┌──
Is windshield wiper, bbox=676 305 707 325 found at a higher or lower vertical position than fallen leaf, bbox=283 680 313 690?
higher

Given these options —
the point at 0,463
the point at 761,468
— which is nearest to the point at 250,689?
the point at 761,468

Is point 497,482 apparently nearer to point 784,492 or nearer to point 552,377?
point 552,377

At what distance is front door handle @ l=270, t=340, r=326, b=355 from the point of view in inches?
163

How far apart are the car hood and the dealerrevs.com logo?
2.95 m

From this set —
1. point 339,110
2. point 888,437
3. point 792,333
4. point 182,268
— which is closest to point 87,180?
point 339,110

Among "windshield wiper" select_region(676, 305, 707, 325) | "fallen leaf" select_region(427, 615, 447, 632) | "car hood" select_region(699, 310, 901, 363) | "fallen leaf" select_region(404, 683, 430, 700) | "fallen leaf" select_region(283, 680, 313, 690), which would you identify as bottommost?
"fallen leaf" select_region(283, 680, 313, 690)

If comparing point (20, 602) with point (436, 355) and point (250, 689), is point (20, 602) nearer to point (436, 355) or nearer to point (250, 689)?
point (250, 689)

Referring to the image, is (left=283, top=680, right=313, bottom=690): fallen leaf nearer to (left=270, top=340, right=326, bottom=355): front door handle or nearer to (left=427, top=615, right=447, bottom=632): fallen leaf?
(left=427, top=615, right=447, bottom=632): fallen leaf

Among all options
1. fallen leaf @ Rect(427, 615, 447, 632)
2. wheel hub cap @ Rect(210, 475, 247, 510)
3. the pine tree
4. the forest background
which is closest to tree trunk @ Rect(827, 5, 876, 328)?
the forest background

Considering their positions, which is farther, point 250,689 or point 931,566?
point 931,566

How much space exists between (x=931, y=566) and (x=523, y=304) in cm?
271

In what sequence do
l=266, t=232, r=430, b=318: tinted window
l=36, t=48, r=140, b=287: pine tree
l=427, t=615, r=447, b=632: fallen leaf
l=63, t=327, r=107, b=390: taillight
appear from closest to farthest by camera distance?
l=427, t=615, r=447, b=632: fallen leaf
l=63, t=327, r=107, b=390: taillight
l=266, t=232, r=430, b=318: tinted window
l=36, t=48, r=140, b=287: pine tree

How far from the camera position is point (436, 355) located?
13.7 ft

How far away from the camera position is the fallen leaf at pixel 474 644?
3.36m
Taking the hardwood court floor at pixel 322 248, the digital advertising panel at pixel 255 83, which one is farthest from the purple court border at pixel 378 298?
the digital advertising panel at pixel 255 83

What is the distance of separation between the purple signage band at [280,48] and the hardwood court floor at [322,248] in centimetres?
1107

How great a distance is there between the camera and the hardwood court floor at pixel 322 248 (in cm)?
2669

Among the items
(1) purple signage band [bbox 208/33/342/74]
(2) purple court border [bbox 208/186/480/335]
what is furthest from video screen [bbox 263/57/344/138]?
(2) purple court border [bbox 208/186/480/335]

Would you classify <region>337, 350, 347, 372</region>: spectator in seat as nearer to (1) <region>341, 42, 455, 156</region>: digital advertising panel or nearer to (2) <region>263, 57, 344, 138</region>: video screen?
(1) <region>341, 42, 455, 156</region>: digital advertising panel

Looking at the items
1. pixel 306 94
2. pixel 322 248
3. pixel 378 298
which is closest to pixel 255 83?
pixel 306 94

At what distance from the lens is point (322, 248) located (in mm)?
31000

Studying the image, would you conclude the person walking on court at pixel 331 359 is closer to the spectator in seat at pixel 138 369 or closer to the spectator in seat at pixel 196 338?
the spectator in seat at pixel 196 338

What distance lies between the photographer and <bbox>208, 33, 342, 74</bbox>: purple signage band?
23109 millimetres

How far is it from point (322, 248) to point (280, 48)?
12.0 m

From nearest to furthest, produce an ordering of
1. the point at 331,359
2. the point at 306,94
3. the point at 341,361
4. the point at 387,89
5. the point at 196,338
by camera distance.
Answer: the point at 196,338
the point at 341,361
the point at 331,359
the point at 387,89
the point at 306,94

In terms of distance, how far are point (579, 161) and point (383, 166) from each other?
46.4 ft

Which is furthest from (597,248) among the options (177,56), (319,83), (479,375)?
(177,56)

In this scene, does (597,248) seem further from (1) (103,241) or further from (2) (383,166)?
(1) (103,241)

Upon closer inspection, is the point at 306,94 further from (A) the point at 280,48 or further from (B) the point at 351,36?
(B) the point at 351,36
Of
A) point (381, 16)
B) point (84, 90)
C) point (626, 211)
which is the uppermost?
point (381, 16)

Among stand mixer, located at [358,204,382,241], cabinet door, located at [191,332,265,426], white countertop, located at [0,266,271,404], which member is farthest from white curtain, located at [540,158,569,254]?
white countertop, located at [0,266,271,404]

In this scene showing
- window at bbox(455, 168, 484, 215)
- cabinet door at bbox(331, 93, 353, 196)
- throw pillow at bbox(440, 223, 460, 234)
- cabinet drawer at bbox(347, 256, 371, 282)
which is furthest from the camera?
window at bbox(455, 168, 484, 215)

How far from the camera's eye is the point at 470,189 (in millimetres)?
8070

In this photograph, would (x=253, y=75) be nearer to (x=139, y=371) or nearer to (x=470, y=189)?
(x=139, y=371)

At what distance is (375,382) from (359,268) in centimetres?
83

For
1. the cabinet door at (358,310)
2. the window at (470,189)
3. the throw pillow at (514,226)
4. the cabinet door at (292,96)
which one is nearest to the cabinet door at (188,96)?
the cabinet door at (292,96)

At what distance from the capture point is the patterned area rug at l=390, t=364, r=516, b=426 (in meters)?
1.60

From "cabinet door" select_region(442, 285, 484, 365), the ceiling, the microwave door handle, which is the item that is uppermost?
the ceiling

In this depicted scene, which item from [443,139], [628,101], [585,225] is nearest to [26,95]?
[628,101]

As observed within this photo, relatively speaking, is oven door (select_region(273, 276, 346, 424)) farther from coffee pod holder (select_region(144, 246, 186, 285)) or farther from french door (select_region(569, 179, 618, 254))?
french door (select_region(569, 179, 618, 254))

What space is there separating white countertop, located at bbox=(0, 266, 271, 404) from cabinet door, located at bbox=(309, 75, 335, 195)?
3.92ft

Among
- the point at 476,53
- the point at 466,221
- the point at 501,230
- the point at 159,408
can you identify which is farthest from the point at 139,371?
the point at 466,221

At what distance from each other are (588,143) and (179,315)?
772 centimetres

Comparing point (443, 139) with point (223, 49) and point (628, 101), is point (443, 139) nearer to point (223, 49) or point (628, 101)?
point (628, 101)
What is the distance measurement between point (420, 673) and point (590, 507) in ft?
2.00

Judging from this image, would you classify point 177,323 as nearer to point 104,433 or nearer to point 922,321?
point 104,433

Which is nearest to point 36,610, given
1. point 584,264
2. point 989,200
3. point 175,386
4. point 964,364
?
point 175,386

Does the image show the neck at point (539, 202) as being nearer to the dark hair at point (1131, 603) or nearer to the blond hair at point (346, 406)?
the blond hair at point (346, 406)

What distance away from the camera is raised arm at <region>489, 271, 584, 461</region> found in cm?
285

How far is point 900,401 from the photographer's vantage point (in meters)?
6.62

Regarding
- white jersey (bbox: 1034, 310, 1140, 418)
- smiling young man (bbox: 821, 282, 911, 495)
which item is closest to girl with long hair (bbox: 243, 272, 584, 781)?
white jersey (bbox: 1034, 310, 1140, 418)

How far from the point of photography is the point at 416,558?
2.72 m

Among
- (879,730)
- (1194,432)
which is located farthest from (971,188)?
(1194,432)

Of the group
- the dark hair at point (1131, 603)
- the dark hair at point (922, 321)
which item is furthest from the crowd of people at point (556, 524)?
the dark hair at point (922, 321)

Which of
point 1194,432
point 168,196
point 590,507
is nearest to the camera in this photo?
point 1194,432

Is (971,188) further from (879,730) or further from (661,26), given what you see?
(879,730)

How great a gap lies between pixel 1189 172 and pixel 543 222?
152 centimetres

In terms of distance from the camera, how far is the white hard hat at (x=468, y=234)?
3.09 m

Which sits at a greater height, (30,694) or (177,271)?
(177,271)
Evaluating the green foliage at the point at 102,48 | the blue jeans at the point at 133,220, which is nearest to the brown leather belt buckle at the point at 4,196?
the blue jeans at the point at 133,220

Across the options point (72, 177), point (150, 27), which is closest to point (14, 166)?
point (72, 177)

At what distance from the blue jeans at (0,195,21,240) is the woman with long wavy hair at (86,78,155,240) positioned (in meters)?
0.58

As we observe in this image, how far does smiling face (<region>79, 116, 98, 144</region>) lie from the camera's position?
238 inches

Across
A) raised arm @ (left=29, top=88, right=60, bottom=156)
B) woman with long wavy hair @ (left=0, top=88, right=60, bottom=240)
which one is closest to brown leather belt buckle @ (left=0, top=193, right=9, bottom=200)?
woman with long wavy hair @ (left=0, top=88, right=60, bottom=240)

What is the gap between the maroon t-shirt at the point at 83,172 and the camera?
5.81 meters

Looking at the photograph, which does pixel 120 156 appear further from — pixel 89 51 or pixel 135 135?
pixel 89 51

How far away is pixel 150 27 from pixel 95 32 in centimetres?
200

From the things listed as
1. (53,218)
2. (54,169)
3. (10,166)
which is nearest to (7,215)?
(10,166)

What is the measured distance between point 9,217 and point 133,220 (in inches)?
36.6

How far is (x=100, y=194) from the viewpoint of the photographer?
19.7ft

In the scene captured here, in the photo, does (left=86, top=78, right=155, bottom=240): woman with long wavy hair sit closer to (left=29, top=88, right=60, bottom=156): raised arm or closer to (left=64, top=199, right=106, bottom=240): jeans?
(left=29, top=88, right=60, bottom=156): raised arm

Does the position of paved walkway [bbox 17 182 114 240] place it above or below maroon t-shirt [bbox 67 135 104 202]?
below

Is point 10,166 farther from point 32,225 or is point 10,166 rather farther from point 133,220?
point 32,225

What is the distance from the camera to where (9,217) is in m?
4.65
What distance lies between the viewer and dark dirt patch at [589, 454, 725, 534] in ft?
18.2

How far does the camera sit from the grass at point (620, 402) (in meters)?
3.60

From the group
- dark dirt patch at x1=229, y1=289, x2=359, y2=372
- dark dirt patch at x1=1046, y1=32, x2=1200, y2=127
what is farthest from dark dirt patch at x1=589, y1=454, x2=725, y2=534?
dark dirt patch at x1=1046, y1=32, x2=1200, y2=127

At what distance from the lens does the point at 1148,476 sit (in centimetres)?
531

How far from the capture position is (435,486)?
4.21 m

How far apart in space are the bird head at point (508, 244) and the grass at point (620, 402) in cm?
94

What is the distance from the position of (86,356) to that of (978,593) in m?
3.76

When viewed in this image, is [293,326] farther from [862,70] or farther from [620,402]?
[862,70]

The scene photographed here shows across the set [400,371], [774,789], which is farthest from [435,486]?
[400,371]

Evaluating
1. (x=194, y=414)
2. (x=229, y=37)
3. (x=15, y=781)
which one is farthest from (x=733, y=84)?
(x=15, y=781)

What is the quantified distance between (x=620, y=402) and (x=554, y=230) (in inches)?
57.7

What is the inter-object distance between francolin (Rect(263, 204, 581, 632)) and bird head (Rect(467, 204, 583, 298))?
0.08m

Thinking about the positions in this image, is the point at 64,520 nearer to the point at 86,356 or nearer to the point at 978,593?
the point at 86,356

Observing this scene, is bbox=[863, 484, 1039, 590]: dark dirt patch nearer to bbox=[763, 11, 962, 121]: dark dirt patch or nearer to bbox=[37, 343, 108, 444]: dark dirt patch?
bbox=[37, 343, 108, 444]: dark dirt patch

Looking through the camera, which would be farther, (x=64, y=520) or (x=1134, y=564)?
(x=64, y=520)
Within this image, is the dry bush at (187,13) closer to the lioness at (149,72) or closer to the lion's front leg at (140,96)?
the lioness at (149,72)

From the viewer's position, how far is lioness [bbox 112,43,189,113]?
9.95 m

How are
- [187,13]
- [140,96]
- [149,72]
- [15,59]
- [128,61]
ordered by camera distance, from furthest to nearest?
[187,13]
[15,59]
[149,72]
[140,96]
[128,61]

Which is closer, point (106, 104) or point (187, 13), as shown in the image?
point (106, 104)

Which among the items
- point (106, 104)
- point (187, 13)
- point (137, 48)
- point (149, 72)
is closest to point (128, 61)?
└──
## Required work
Begin with the line containing "How far does the" and repeat each line exactly until the records above end.

## Response
How far does the camera sit from the grass at point (620, 402) (in meters)?
3.60

From the group
- dark dirt patch at x1=229, y1=289, x2=359, y2=372
- dark dirt patch at x1=1046, y1=32, x2=1200, y2=127
what is farthest from dark dirt patch at x1=589, y1=454, x2=725, y2=534?
dark dirt patch at x1=1046, y1=32, x2=1200, y2=127

At what distance from the lens does the point at 1148,476 sit (in centimetres)?
531

How far from the capture position is (435,486)?
4.21 m

How far apart in space are the bird head at point (508, 244) and the grass at point (620, 402) in cm?
94

What is the distance from the position of (86,356) to that of (978,593) in m?
3.76

When viewed in this image, is [293,326] farther from [862,70] or farther from [620,402]?
[862,70]

The scene photographed here shows across the set [400,371], [774,789], which is farthest from [435,486]?
[400,371]

Evaluating
1. (x=194, y=414)
2. (x=229, y=37)
3. (x=15, y=781)
which one is farthest from (x=733, y=84)?
(x=15, y=781)

What is the quantified distance between (x=620, y=402) and (x=554, y=230) (in inches)?
57.7

What is the inter-object distance between francolin (Rect(263, 204, 581, 632)) and bird head (Rect(467, 204, 583, 298))?
0.08m

Thinking about the positions in this image, is the point at 64,520 nearer to the point at 86,356 or nearer to the point at 978,593?
the point at 86,356

Observing this scene, is bbox=[863, 484, 1039, 590]: dark dirt patch nearer to bbox=[763, 11, 962, 121]: dark dirt patch or nearer to bbox=[37, 343, 108, 444]: dark dirt patch?
bbox=[37, 343, 108, 444]: dark dirt patch

Looking through the camera, which would be farther, (x=64, y=520) or (x=1134, y=564)?
(x=64, y=520)
Within this image, is the dry bush at (187,13) closer to the lioness at (149,72) or closer to the lion's front leg at (140,96)?
the lioness at (149,72)

From the viewer's position, how far is lioness [bbox 112,43,189,113]?
9.95 m

How are
- [187,13]
- [140,96]
- [149,72]
- [15,59]
- [128,61]
ordered by camera distance, from furthest to nearest?
[187,13]
[15,59]
[149,72]
[140,96]
[128,61]

Which is closer, point (106, 104) or point (187, 13), as shown in the image?
point (106, 104)

Which among the items
- point (106, 104)
- point (187, 13)
- point (137, 48)
- point (149, 72)
is closest to point (128, 61)?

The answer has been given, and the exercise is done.